Wasn't it weird, even awkward, so dramatically changing the relationship so suddenly, after so long?
Sure, it took a few times before we got the hang of it, but isn't it that way it is for everyone when they start doing it? I thought it was fun figuring it and each other out after we got married.
That's true, but I didn't mean sex ie intercourse alone. I don't personally abide by no sex before marriage, but that doesn't mean that the moment I had the "moral freedom/peace of mind" to have sex (as a Christian would once they are married), I was desperate to immediately do it with the first girlfriend I had. For my first few gfs as a teenager, we slowly went further and further, as we were comfortable with at that point of time, in a warming up process, getting used to the entire concept of sharing sexuality with another person.
The impression I've gotten from most Christians is they don't really do this at all. They go from kissing and hugging and avoiding much else so as to prevent themselves from going further than they should, and then they get married, they have the freedom, or consent, or whatever you want to call it, and they suddenly jump each other's bones. No warming up to it, nothing. I know there is a MUCH longer period of being with the person you're suddenly having sex with and having established a strong bond with them, and that would be significant in making it easier, I admit, but I personally can't imagine just jumping from, as I put it, home turf to the Amazon on the sexual side of things in the space of one day. I just feel it could be quite... jarring?
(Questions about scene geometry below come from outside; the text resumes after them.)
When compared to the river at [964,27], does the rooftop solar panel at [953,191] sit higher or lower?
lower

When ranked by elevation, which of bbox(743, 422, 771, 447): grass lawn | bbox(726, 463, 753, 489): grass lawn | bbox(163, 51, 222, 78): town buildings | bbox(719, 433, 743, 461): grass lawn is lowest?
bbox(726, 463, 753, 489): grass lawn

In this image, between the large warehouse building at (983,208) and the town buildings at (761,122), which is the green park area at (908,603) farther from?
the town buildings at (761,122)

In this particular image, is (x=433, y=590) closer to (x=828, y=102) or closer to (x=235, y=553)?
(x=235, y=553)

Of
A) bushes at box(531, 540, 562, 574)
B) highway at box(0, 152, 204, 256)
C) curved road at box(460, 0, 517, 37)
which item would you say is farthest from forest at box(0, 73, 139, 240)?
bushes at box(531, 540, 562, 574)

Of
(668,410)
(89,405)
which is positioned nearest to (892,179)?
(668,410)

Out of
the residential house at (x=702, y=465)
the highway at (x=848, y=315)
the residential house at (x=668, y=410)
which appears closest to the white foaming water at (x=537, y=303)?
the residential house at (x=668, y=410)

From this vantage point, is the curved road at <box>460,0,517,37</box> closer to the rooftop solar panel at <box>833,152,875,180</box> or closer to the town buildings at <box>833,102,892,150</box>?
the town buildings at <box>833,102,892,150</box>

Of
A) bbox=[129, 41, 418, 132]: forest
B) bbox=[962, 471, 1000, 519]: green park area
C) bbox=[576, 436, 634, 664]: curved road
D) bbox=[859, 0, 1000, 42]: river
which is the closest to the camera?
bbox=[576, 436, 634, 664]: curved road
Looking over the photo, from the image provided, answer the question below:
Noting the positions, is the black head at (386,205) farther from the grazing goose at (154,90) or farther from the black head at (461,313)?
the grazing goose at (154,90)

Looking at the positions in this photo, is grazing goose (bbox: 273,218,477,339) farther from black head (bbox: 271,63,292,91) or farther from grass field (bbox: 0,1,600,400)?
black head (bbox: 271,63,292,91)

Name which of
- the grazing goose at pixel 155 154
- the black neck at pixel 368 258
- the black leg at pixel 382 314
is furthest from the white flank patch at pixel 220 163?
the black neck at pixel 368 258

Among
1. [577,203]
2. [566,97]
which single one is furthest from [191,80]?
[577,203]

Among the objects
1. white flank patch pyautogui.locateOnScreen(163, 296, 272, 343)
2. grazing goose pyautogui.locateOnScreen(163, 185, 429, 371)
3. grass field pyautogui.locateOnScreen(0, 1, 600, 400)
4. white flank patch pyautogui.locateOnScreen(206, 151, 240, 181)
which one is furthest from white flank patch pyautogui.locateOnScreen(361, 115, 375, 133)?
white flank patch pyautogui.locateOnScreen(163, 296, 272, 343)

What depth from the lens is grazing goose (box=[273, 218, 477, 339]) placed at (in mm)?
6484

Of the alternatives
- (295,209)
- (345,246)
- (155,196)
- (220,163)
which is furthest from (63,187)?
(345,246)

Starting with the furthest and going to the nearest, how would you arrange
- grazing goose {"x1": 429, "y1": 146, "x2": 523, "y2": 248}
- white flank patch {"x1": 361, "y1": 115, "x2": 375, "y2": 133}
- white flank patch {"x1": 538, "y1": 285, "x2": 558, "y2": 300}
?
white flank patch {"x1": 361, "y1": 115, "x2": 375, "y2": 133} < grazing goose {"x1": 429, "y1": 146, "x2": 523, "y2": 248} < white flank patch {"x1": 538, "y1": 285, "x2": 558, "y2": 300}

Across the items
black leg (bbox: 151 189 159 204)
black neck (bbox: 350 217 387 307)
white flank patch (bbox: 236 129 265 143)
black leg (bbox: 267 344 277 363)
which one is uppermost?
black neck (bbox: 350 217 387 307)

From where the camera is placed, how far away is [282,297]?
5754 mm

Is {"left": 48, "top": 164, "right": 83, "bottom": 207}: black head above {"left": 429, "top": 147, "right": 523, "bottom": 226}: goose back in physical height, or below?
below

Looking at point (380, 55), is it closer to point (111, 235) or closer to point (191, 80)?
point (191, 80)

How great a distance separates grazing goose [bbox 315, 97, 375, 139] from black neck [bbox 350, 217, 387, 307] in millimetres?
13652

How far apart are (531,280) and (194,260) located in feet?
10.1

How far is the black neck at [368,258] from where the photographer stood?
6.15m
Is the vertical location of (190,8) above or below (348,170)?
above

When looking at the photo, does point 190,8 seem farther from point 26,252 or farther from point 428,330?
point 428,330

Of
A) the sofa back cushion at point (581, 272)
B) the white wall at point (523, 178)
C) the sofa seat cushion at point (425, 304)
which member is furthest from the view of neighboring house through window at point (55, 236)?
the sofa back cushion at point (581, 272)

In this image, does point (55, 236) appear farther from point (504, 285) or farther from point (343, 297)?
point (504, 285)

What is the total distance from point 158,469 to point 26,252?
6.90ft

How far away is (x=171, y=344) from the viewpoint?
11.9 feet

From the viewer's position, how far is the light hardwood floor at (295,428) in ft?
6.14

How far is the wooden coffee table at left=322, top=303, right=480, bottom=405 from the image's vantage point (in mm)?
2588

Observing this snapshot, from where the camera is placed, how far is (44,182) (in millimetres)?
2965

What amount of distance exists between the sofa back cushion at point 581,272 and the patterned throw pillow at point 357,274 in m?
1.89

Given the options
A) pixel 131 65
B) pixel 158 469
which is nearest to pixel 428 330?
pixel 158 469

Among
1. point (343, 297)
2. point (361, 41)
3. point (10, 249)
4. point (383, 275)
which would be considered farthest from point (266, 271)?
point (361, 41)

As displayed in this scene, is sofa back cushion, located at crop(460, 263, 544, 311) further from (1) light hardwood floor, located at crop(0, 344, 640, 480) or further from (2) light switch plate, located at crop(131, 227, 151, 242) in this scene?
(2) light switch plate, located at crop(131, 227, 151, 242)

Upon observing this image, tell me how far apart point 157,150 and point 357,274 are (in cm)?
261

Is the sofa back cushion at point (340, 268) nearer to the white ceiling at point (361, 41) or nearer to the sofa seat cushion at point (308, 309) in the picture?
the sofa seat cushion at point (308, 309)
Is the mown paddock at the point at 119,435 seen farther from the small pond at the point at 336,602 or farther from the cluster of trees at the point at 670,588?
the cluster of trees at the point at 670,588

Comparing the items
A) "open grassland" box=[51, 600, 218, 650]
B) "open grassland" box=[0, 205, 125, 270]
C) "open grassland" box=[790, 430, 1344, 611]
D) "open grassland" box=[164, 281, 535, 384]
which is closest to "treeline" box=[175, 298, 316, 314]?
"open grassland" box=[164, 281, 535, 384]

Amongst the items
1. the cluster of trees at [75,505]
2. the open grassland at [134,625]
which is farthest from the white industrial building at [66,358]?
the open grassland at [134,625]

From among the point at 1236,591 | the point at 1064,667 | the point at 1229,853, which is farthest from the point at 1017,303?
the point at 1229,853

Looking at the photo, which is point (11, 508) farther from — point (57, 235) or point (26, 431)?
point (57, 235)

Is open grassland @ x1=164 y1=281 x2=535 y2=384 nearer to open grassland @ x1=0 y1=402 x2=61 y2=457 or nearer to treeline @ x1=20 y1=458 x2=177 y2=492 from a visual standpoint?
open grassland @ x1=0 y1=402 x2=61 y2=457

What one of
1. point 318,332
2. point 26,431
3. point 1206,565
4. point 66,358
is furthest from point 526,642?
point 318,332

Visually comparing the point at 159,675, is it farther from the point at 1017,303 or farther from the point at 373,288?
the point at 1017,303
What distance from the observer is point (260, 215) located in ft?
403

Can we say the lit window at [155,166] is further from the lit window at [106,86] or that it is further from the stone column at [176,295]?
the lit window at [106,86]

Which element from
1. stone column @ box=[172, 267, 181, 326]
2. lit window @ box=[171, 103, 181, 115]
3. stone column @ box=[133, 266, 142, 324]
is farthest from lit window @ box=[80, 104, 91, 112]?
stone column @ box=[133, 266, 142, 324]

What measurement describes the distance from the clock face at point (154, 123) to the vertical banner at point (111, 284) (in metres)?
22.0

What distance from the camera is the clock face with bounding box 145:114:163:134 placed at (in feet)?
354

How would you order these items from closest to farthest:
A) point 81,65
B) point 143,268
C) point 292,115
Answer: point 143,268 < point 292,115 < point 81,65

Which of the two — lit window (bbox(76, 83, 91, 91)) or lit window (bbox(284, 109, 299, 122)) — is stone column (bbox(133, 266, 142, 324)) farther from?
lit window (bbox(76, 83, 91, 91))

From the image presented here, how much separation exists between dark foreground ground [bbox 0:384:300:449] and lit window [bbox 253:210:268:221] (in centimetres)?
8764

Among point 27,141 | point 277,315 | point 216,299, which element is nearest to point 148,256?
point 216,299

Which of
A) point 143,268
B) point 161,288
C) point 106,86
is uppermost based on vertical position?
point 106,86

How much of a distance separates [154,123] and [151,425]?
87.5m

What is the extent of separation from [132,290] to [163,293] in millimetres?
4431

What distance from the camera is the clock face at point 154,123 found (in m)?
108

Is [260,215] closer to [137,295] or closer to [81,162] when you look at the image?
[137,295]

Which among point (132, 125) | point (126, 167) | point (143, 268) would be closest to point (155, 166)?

Well, let see. I had been to South America before a couple times but never the amazon. However, with marriage I finally went to the amazon but I had an experienced guide who could speak the native language.
a) Great extension of the analogy.
b) THIS is what I'm talking about. A bit of exploring South America before diving into the jungle, so the sights and sounds aren't so unfamiliar and, well, daunting, I suppose.
Possibly taking it a bit too far now.